Le feu ne tarda pas à le dégeler, et le vin lui réchauffa agréablement le ventre. Il le rendit également somnolent, aussi ne se hasarda-t-il pas à en boire une deuxième coupe. Il avait des rapports à lire, des lettres à rédiger. Et un souper avec Cersei et le roi . Sa nièce avait fait preuve de retenue et de docilité depuis sa marche de pénitence, les dieux en soient loués. Les novices à son service rapportaient qu’elle passait un tiers de ses heures de veille avec son fils, un autre en prières, et le reste dans sa baignoire. Elle se baignait quatre ou cinq fois par jour, se frictionnant avec des brosses en crin de cheval et un puissant savon noir, comme si elle avait l’intention de se racler la peau.
Jamais elle ne lavera cette tache, malgré toute son énergie à frotter . Kevan se souvint de l’enfant qu’elle avait été, si pleine de vie et de malice. Et lorsqu’elle avait fleuri, ahhh… y avait-il jamais eu pucelle plus accorte à regarder ? Si Aerys avait accepté de la marier à Rhaegar, combien de morts auraient pu être évitées ? Cersei aurait pu donner au prince les fils qu’il désirait, des lions aux yeux mauves et aux crinières d’argent… et, avec une telle épouse, Rhaegar aurait bien pu ne pas accorder plus d’un coup d’œil à Lyanna Stark. La Nordienne avait une beauté sauvage, dans son souvenir, mais, aussi fort que flambât une torche, jamais elle ne pourrait rivaliser avec le soleil levant.

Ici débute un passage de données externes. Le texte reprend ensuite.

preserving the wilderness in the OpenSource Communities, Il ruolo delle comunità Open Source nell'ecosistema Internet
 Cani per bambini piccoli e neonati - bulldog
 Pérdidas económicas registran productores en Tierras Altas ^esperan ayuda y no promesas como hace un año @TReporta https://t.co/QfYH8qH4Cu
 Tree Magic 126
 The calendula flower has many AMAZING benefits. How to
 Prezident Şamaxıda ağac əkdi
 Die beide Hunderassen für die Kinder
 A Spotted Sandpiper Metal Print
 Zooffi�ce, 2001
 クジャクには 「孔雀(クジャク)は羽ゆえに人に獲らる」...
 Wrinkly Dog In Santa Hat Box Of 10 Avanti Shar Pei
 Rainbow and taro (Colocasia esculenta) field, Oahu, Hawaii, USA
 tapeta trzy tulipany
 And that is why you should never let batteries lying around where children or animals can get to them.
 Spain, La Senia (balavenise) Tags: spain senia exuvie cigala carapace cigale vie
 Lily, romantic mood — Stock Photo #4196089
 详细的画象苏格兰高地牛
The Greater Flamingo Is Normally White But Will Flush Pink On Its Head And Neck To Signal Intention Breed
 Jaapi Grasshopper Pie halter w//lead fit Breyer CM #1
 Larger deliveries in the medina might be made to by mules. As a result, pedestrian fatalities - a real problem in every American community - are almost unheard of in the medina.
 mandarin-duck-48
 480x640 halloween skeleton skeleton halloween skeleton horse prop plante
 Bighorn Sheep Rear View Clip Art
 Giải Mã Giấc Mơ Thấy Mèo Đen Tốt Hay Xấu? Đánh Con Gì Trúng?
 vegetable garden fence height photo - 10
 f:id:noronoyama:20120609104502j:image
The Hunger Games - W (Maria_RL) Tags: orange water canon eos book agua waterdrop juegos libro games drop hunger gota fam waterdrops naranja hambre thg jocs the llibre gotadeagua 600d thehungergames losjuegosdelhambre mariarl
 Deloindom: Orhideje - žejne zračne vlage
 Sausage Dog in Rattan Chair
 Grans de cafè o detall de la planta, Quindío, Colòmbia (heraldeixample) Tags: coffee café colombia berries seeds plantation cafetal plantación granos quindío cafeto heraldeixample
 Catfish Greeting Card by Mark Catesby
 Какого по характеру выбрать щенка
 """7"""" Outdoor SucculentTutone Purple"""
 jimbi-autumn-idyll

Point ne servait de ressasser les batailles perdues et les routes qu’on n’avait point suivies, toutefois. C’était un vice de vieillards épuisés. Rhaegar avait épousé Elia de Dorne, Lyanna Stark était morte, Robert Baratheon avait pris Cersei pour épouse, et ils en étaient là. Et ce soir, sa propre route le conduirait dans les appartements de sa nièce, face à face avec Cersei.